My mom is fond of discussing soybeans and wheat. Particularly, what
fields of soybean and wheat look like at different times of the year.
The smell of a feathered field, moments after the chaff flies. The
verdant rows of a crop that for so long sustained the people where I'm
from. Not in the form of hormone-laced tofurky, but as a commodity,
grown, harvested and purchased responsibly. Even today, with relative
freedom to live anywhere, she can not leave the Middle West, can not
leave a place with visible growing seasons, a place where the weather
reminds her of work ethic, where the pummel of rain is a respite; an
incantation, convincing you of God, for a moment.
My daughter
plays with a bell when she visits my mother, its worn, wodden handle
turned blonde from use. The brass clapper at the mouth dangles just
long enough to seem enticing and chewable.
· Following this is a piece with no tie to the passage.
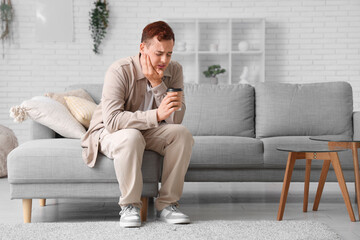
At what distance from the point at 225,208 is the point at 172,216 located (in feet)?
2.08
The bell is from the one
room school house where my grandmother taught, in Belvedere, IL, three
hours from the farm she grew up on. Three hours from the place where my
mother surely earned her stoicism, three hours from the place where my
mom remembers her own mother talking about being locked in the closet by
her brothers, tortured by her brothers, who my mother never met for
reasons unknown or perhaps totally obvious.
When my grandmother
was dying, she told my mom, "Everyone is terminal, Janey." And to this
day, that is how my mom lives, sure that life will end and grateful for
days of golden, amber, jade, moments of rest amid weeks of toil, looking
up at the sky to predict the days' work.